Salary Sacrifice tab
Calculate the NI savings from making pension contributions via salary sacrifice. Your salary is reduced on paper, saving you 8% employee NI and your employer 15% employer NI. If your employer passes on their NI saving, even more goes into your pension. The calculator shows exactly how much extra ends up in your pot.
Share your result
Every input is encoded in the URL. Click Share to send your exact scenario to a colleague, partner, or financial adviser.
The Formula
Workplace pension contributions are calculated as a percentage of pensionable earnings:
Employee Contribution = Pensionable Earnings × Employee Rate
Employer Contribution = Pensionable Earnings × Employer Rate
Total Annual Pension = Employee + Employer contributions
Tax Relief (basic rate) = Employee Contribution × 20%
Salary Sacrifice NI Saving:
Employee NI saved = Sacrifice Amount × 8% (on £12,570–£50,270)
Employer NI saved = Sacrifice Amount × 15% (from April 2025)
Pot Projection:
Pot(year N) = (Pot(N−1) + Annual Contributions) × (1 + Growth Rate)

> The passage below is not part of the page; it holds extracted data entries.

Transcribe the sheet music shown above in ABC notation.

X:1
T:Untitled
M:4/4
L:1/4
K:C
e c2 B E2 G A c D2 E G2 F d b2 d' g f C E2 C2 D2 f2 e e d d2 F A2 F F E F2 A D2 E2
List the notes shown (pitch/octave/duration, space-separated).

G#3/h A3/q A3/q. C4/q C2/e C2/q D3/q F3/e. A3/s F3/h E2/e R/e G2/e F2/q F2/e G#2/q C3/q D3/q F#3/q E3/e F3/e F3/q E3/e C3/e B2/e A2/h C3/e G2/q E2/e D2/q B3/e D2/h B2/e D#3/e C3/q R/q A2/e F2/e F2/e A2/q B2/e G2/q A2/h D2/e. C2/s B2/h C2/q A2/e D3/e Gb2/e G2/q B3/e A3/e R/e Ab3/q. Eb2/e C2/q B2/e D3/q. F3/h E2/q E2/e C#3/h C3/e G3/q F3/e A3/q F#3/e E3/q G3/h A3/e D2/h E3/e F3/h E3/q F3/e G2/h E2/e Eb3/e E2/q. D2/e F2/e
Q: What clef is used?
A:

The qualifying earnings basis means only the slice of your salary between £6,240 and £50,270 counts for pension contributions. On a £30,000 salary, that's £23,760 pensionable — not the full £30,000. Some employers use full salary or basic salary basis, which gives higher contributions.
Auto-enrolment minimum is 8% total (5% employee + 3% employer) on qualifying earnings. Many employers offer more generous schemes above this minimum.
Example
Sarah — Admin Assistant, 32, Birmingham, £28,000
Sarah earns £28,000 and her employer uses the auto-enrolment minimums: 5% employee and 3% employer on qualifying earnings basis.
My Contributions tab
Sarah's effective cost is only £870/yr after tax relief, but £1,741 goes into her pension. That's a 100% uplift from employer match and tax relief.
Salary Sacrifice comparison
If Sarah switches to salary sacrifice, she also saves NI:
If her employer passes on their £163 NI saving, Sarah's pension pot gets an extra £163/yr — money that would otherwise go to HMRC.